[start Provided data]

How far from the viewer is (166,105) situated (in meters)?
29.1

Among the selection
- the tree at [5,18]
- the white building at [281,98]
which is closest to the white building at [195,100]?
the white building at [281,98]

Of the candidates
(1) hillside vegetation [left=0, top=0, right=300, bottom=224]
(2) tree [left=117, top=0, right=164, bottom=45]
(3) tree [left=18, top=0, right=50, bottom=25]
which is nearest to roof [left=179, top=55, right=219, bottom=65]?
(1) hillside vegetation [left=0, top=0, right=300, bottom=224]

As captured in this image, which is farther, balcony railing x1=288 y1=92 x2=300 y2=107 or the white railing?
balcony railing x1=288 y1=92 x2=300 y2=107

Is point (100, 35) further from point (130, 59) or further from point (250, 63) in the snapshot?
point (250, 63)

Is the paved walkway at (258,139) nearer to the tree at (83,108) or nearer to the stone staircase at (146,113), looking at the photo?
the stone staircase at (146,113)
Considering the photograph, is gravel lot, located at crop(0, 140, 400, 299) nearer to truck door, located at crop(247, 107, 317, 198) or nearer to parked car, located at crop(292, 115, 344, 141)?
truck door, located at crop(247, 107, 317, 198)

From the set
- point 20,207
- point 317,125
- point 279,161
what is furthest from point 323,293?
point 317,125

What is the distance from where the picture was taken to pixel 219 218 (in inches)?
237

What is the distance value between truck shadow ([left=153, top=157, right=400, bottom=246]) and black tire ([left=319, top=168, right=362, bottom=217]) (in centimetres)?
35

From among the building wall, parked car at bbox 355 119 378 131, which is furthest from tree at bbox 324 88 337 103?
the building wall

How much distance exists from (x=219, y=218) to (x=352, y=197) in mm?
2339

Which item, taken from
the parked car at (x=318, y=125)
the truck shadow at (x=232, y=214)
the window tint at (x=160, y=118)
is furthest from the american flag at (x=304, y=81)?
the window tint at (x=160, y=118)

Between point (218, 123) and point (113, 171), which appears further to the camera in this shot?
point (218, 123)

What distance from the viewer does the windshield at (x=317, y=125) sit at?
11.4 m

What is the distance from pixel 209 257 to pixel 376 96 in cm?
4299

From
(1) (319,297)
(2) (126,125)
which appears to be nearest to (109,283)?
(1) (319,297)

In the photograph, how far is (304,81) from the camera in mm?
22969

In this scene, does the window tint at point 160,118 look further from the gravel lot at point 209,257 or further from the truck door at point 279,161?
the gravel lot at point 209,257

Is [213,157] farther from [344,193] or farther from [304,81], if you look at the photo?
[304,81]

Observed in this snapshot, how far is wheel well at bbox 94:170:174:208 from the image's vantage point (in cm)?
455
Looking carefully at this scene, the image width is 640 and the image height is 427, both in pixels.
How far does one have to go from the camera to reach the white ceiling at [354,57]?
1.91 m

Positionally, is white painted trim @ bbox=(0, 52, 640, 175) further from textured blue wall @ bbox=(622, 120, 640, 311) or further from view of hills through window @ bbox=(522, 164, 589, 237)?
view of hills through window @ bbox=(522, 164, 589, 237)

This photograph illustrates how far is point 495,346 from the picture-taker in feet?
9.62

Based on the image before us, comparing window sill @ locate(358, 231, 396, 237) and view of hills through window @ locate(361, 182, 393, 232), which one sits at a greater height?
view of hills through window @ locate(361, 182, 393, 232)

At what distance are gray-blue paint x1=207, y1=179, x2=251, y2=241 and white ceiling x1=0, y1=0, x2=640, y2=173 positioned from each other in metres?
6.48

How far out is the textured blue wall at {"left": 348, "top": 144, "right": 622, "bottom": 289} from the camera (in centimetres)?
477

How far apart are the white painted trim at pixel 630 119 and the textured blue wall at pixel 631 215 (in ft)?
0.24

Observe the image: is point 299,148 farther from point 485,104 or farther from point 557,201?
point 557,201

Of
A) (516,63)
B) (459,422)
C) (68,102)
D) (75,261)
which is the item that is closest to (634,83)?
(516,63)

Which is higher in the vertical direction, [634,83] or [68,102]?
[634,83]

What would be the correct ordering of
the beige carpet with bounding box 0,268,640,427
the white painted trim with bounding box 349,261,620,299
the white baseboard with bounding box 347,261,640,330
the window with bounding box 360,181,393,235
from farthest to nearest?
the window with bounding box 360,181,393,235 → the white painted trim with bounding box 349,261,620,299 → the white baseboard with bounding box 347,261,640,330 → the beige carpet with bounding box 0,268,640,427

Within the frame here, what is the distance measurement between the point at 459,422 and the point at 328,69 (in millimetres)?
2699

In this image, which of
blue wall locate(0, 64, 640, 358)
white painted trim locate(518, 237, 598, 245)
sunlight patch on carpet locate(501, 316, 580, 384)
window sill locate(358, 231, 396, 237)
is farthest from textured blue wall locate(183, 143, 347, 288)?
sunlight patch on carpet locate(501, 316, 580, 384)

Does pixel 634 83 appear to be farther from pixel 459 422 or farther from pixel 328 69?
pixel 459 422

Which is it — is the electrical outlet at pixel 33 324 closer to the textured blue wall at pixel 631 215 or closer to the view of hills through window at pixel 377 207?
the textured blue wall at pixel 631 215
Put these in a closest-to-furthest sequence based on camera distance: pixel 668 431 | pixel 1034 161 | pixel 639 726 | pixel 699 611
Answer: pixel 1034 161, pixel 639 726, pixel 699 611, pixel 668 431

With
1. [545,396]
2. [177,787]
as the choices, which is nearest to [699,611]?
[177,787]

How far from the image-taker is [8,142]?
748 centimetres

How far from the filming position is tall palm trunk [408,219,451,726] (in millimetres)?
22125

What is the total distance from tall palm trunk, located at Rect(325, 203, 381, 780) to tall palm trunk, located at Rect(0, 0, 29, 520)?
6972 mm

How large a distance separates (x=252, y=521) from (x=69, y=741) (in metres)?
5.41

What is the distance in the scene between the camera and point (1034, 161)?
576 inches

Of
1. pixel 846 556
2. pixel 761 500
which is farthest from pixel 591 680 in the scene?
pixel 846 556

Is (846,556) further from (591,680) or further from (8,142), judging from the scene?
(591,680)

[end Provided data]

Copy down the material exactly as written.

How far from the viewer is (166,105) situated (in meters)?
29.1

Among the selection
- the tree at [5,18]
- the white building at [281,98]
which is closest to the white building at [195,100]?
the white building at [281,98]

Of the candidates
(1) hillside vegetation [left=0, top=0, right=300, bottom=224]
(2) tree [left=117, top=0, right=164, bottom=45]
(3) tree [left=18, top=0, right=50, bottom=25]
which is nearest to roof [left=179, top=55, right=219, bottom=65]?
(1) hillside vegetation [left=0, top=0, right=300, bottom=224]

As captured in this image, which is farther, balcony railing x1=288 y1=92 x2=300 y2=107 or the white railing?
balcony railing x1=288 y1=92 x2=300 y2=107

Is point (100, 35) further from point (130, 59) or further from point (250, 63) in the snapshot?
point (250, 63)

Is the paved walkway at (258,139) nearer to the tree at (83,108) or nearer to the stone staircase at (146,113), looking at the photo?
the stone staircase at (146,113)
Considering the photograph, is gravel lot, located at crop(0, 140, 400, 299) nearer to truck door, located at crop(247, 107, 317, 198) or nearer to parked car, located at crop(292, 115, 344, 141)?
truck door, located at crop(247, 107, 317, 198)

From the set
- point 20,207
- point 317,125
- point 279,161
what is furthest from point 323,293?
point 317,125

What is the distance from where the picture was taken to pixel 219 218 (in inches)?
237

What is the distance value between truck shadow ([left=153, top=157, right=400, bottom=246]) and black tire ([left=319, top=168, right=362, bottom=217]) (in centimetres)?
35

From among the building wall, parked car at bbox 355 119 378 131, which is furthest from tree at bbox 324 88 337 103?
the building wall

How much distance exists from (x=219, y=218) to (x=352, y=197) in mm?
2339

Which item, taken from
the parked car at (x=318, y=125)
the truck shadow at (x=232, y=214)
the window tint at (x=160, y=118)
is furthest from the american flag at (x=304, y=81)?
the window tint at (x=160, y=118)

Between point (218, 123) and point (113, 171), which appears further to the camera in this shot?
point (218, 123)

What distance from the viewer does the windshield at (x=317, y=125) sit at?
11.4 m

What is the distance from pixel 209 257 to pixel 376 96 in cm?
4299

From
(1) (319,297)
(2) (126,125)
which appears to be nearest to (109,283)?
(1) (319,297)

In the photograph, how far is (304,81) from the camera in mm?
22969

In this scene, does the window tint at point 160,118 look further from the gravel lot at point 209,257 or further from the truck door at point 279,161?
the gravel lot at point 209,257

Is [213,157] farther from [344,193] or farther from [304,81], if you look at the photo?
[304,81]

Observed in this snapshot, how far is wheel well at bbox 94:170:174:208 from the image's vantage point (in cm)?
455
Looking carefully at this scene, the image width is 640 and the image height is 427, both in pixels.
How far does one have to go from the camera to reach the white ceiling at [354,57]?
1.91 m

Positionally, is white painted trim @ bbox=(0, 52, 640, 175) further from textured blue wall @ bbox=(622, 120, 640, 311) or further from view of hills through window @ bbox=(522, 164, 589, 237)?
view of hills through window @ bbox=(522, 164, 589, 237)

This photograph illustrates how far is point 495,346 from the picture-taker in feet?
9.62

Based on the image before us, comparing window sill @ locate(358, 231, 396, 237) and view of hills through window @ locate(361, 182, 393, 232), which one sits at a greater height?
view of hills through window @ locate(361, 182, 393, 232)

At what distance are gray-blue paint x1=207, y1=179, x2=251, y2=241 and white ceiling x1=0, y1=0, x2=640, y2=173 positioned from each other in metres?
6.48

How far out is the textured blue wall at {"left": 348, "top": 144, "right": 622, "bottom": 289} from the camera (in centimetres)?
477

How far apart are the white painted trim at pixel 630 119 and the textured blue wall at pixel 631 215 (in ft)?
0.24

Observe the image: is point 299,148 farther from point 485,104 or farther from point 557,201?
point 557,201

Of
A) (516,63)
B) (459,422)
C) (68,102)
D) (75,261)
which is the item that is closest to (634,83)?
(516,63)

Which is higher in the vertical direction, [634,83] or [68,102]?
[634,83]

What would be the correct ordering of
the beige carpet with bounding box 0,268,640,427
the white painted trim with bounding box 349,261,620,299
the white baseboard with bounding box 347,261,640,330
the window with bounding box 360,181,393,235
from farthest to nearest?
the window with bounding box 360,181,393,235 → the white painted trim with bounding box 349,261,620,299 → the white baseboard with bounding box 347,261,640,330 → the beige carpet with bounding box 0,268,640,427

Within the frame here, what is the distance measurement between the point at 459,422 and the point at 328,69 (in millimetres)?
2699

In this image, which of
blue wall locate(0, 64, 640, 358)
white painted trim locate(518, 237, 598, 245)
sunlight patch on carpet locate(501, 316, 580, 384)
window sill locate(358, 231, 396, 237)
is farthest from textured blue wall locate(183, 143, 347, 288)?
sunlight patch on carpet locate(501, 316, 580, 384)

Does pixel 634 83 appear to be farther from pixel 459 422 or farther from pixel 328 69?
pixel 459 422

Which is it — is the electrical outlet at pixel 33 324 closer to the textured blue wall at pixel 631 215 or closer to the view of hills through window at pixel 377 207?
the textured blue wall at pixel 631 215
Put these in a closest-to-furthest sequence based on camera distance: pixel 668 431 | pixel 1034 161 | pixel 639 726 | pixel 699 611
Answer: pixel 1034 161, pixel 639 726, pixel 699 611, pixel 668 431

With
1. [545,396]
2. [177,787]
as the choices, which is nearest to [699,611]?
[177,787]

How far from the image-taker is [8,142]?
748 centimetres

How far from the filming position is tall palm trunk [408,219,451,726] (in millimetres)?
22125

What is the total distance from tall palm trunk, located at Rect(325, 203, 381, 780) to tall palm trunk, located at Rect(0, 0, 29, 520)?
6972 mm

How large a distance separates (x=252, y=521) from (x=69, y=741) (in metres)?
5.41

What is the distance in the scene between the camera and point (1034, 161)?
576 inches

Of
1. pixel 846 556
2. pixel 761 500
which is farthest from pixel 591 680 in the scene?
pixel 846 556

Is (846,556) further from (591,680) or further from (8,142), judging from the scene?
(591,680)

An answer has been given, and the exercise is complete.